Nel primo capitolo si affronta sinteticamente la crisi economica e finanziaria mondiale dalle sue origini, negli eccessi di Wall Street, fino agli squilibri europei, attraverso le opinioni e le analisi di numerosi economisti di fama internazionale appartenenti ad entrambe le scuole del pensiero economico. Particolare attenzione è stata data alle politiche economiche di austerità imposte in Europa alle nazioni dell'area euro e ai principali effetti macroeconomici che queste politiche di restrizione hanno avuto sugli stati membri, soprattutto su quelli periferici. Nello specifico si approfondisce la presunta capacità delle politiche di austerità di invertire la tendenza alla crescita del debito pubblico e di migliorare i fondamentali macroeconomici circa l'occupazione, i livelli di risparmio e la crescita economica. Infine vengono analizzate alcune possibili soluzioni agli squilibri che sono stati riscontrati.

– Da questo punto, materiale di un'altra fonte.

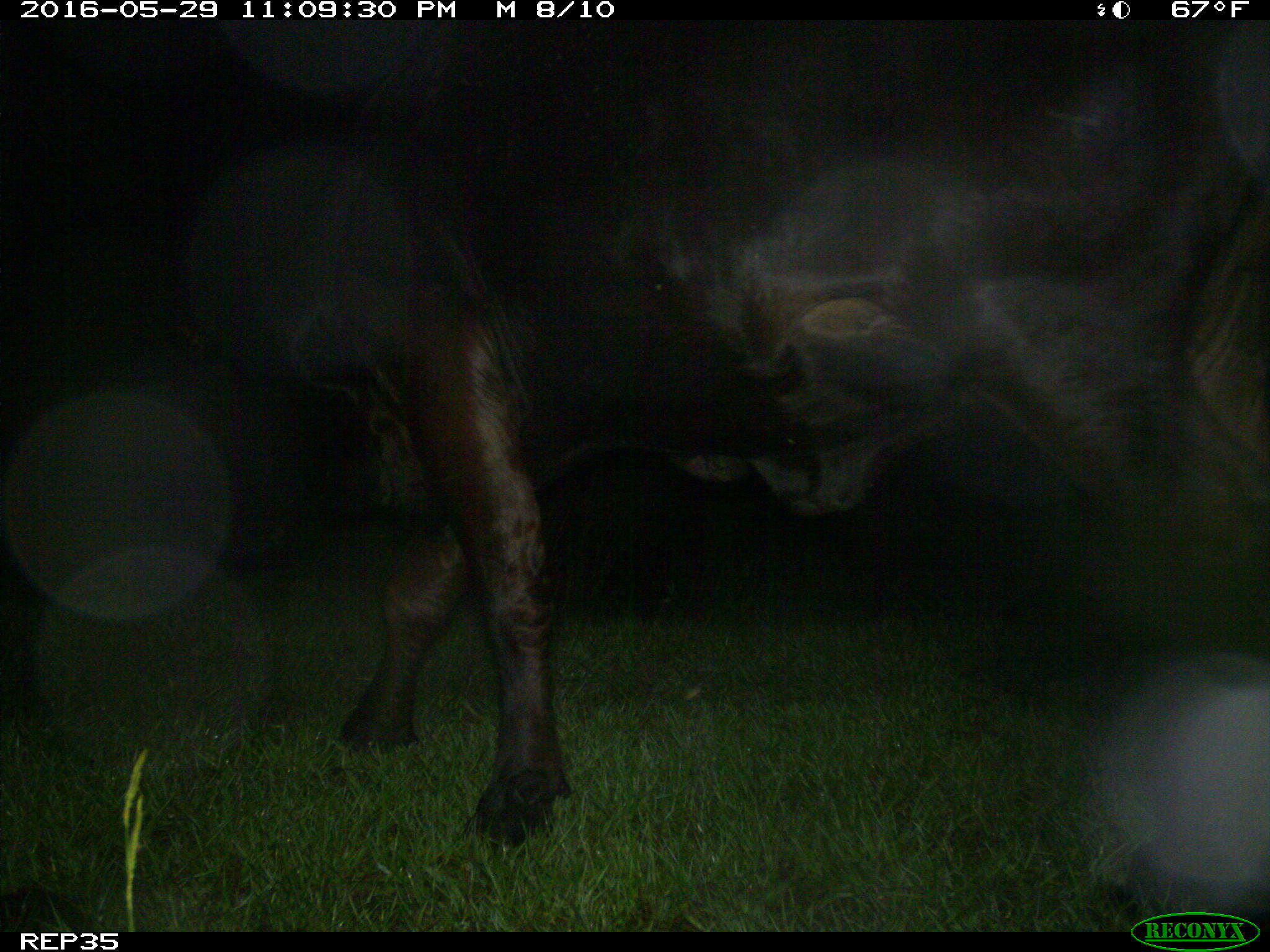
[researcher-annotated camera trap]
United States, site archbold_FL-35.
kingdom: Animalia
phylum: Chordata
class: Mammalia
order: Artiodactyla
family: Bovidae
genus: Bos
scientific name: Bos taurus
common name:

Nel secondo capitolo l'attenzione è stata spostata sulla Modern Monetary Theory quale base teorica alternativa per interpretare le ragioni alla base degli squilibri dell'area euro. In particolare si analizza l'origine della moneta, attraverso la visione ortodossa e quella neo-cartalista, per comprendere perché in questa nuova teoria monetaria lo Stato svolge un ruolo tanto importante e il ruolo delle tasse che, in questa nuova interpretazione, non servirebbero per finanziare la spesa pubblica. Inoltre viene analizzato il meccanismo dell'inflazione secondo la visione endogena della moneta, il ruolo della banca centrale e i legami tra deficit di bilancio pubblico, i tassi di interesse e gli investimenti. L'aspetto centrale in questa teoria è rappresentato dalla diversa interpretazione dei deficit di bilancio dello Stato sulla base dell'approccio dei bilanci finanziari settoriali e del loro meccanismo di supporto all'economia nelle fasi recessive. Infine si è analizzato nei dettagli come avviene il meccanismo della spesa statale e le sue relazioni con il settore finanziario privato.
Nel capitolo 3 si approfondiscono i motivi delle divergenze regionali che si sono venute a creare in Europa soprattutto a seguito dell'integrazione dei mercati e all'adozione della moneta unica e il modello centro-periferia sembra ben spiegare le dinamiche della divergenza tra le nazioni “core” e le nazioni periferiche europee. Nell'ultimo paragrafo vengono presi in considerazione il lavoro di Baldwin e Forslid che aggiungono, al modello centro-periferia, il modello della crescita endogena di Romer secondo il quale gli spillover di conoscenza fungerebbero da forza che contrasta e compensa le forze di agglomerazione del modello di Krugman.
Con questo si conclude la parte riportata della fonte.